## What is asked
Would you write out the part of the NFS thread below that begins at the words "share -F nfs -o sec=sys,anon=0 /nsp_mart" and stops after "under the /nsp_mart directory."?

— Begin Source text —

Operating System - HP-UX
1748256 Members
4058 Online
108760 Solutions
New Discussion юеВ

Re: NFS lockd issue 11iv3 & redhat linux AS

 
SOLVED
Go to solution
wvsa
Regular Advisor

NFS lockd issue 11iv3 & redhat linux AS

Good afternoon all;

Having a strange problem with NFS. We have a rx6600 mounting two directories to a redhat linux server. Here are the dfstab mount options:

share -F nfs -o sec=sys,anon=0 /nsp_mart
share -F nfs -o sec=sys,anon=0 /sas_bi

On the redhat linux box we mount the directories as follows:

romans02:/nsp_mart /nsp_mart nfs bg,soft 0 0

romans02:/sas_bi /sas_bi nfs bg,soft 0 0


With these options I can log on as a user and read and write a file under the /nsp_mart directory.

However in running a application (SAS) the application hangs when it attempts to open or write a file to directories under /nsp_mart.

The SAS application will work if it is run in the following manner:

sas -filelocks none

Should mention that SAS is run from the redhat linux server and is attempting to read and write files to the /nsp_mart directory. At any rate when the -filelocks none option is used all is well SAS writes and reads from the /nsp_mart directory.


My question is this is there a problem with lockd on the hpux 11iv3 server?

I have cleared the locks using the clear_lock command Have kctune klm_log_level=9 to see if there are any errors in syslog, no messages appear in syslog.

Not sure how to proceed, see that lockd is on port 4045 and running lsof -i -P have never seen this port being used.

Not sure what is causing this problem would greatly appreciate any input.

Thank you!

— End Source text —
— Begin Supplied entries —

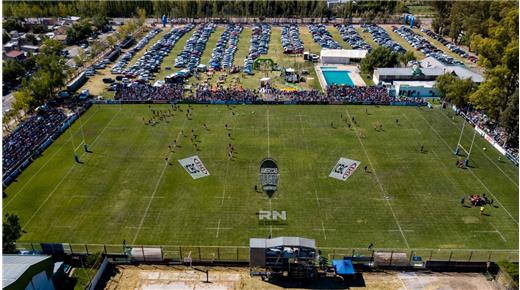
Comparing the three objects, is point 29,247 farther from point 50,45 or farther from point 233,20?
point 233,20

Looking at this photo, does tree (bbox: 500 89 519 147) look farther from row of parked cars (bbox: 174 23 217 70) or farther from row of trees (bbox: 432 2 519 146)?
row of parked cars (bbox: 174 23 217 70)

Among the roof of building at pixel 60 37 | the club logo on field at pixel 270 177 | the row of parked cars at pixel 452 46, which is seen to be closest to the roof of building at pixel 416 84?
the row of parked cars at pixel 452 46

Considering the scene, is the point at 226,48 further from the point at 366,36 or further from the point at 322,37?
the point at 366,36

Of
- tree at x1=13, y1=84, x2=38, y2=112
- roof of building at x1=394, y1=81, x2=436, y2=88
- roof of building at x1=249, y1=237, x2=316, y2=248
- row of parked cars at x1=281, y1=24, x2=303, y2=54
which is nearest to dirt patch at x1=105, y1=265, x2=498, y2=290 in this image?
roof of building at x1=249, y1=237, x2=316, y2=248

— End Supplied entries —
— Begin Supplied entries —

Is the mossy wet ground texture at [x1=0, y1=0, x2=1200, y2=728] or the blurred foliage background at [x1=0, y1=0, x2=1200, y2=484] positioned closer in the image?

— End Supplied entries —

## Response
share -F nfs -o sec=sys,anon=0 /nsp_mart
share -F nfs -o sec=sys,anon=0 /sas_bi

On the redhat linux box we mount the directories as follows:

romans02:/nsp_mart /nsp_mart nfs bg,soft 0 0

romans02:/sas_bi /sas_bi nfs bg,soft 0 0


With these options I can log on as a user and read and write a file under the /nsp_mart directory.